2007-09-22 13:36:03 This page was getting texty, so I added condensed points in bold. Feel free to improve my summaries. The page was getting hard to read, that's all. —TaniaG
2007-11-06 00:22:57 I don't agree with the part that says you have to move to the center of a row of seats if you are one of the first to arrive in the hall. A lot of people arrive early so that they can get comfortable seats in the lecture hall, and generally speaking, the most comfortable are the ones that are along the aisles where you are guaranteed to have some breathing room (e.g. not completely surrounded by seats and other people). Thus, why should late people be rewarded with those seats?
- Agreed. I always ended up picking my seats based on how much space I have versus how much other people will hassle me. Trying to get the aisle seat, but near the front, or side, or where the rows are unevenly spaced so that you can slip in and out against the wall. *Especially* during a test. One of the worst experiences I had was when a TA forced me and others to move to the middle of a row during a midterm in Young Hall. I finished my test early and was stuck. And it was during winter quarter, when the heater is on and the room gets muggy and stuffy and ugh... The early bird should get the worm. Aisle seats are highly desired. -ES
- one time for a chem midterm in chem 194, i was 1 minute late to the test and saw an open seat next a guy in the top left corner. it was a row of 5 seats and 2 people were sitting on seat 1 and 4. knowing the every other seat rule for midterms, i asked the guy on seat 4 if he could scoot over so that i could sit in seat 3 and take the test. the guy actually had the nerve to look me in the face and refuse me FOR ABSOLUTELY NO REASON. i spent 2 precious minutes looking for a seat before i took my test. end rant-fredchen
2008-10-21 08:39:25 I agree with the above comments. The early bird gets the worm. I would arrive early at my first class of the day and sit on an end in the back so I could exit ASAP to get to my next class, to prevent being late. It takes serious time hoof it from Meyer to Young on foot! I think the reward for getting to class on time is getting to sit where you please. Just don't complain when people need to climb over you to get to their seats in the middle. —AmLin
2008-10-21 11:29:24 During my NPB 101 final (back in the day), this girl's cell phone started ringing. In the middle of the exam. It was loud and it had one of those truly obnoxious ring tones (I'm sure the owner thought it was just so cute though). Anyway, the girl did not shut it off right away. She just let it ring and ring while continuing to work on her exam.

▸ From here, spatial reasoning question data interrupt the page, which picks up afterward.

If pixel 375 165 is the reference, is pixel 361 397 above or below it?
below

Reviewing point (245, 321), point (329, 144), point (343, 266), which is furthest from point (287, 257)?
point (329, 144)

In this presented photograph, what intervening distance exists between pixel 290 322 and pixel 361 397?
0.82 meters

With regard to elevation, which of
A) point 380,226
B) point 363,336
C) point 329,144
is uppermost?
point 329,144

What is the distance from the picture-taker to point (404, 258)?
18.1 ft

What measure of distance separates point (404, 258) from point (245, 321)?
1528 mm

Normally, when people forget to turn off their phones and it starts to ring, they realize they screwed up and have the decency to immediately silence the phone. Not this girl. She didn't seem concerned that she was causing a huge disturbance during a final (and for a lot of us, an extremely important one). She wasn't properly ashamed, either. Her cell phone just kept ringing and ringing (you'd think that it would have stopped and just gone to voice mail after so many rings, but not this one). And then finally, my buddy (who was also taking the final) turned to her and yelled, "Turn it off!".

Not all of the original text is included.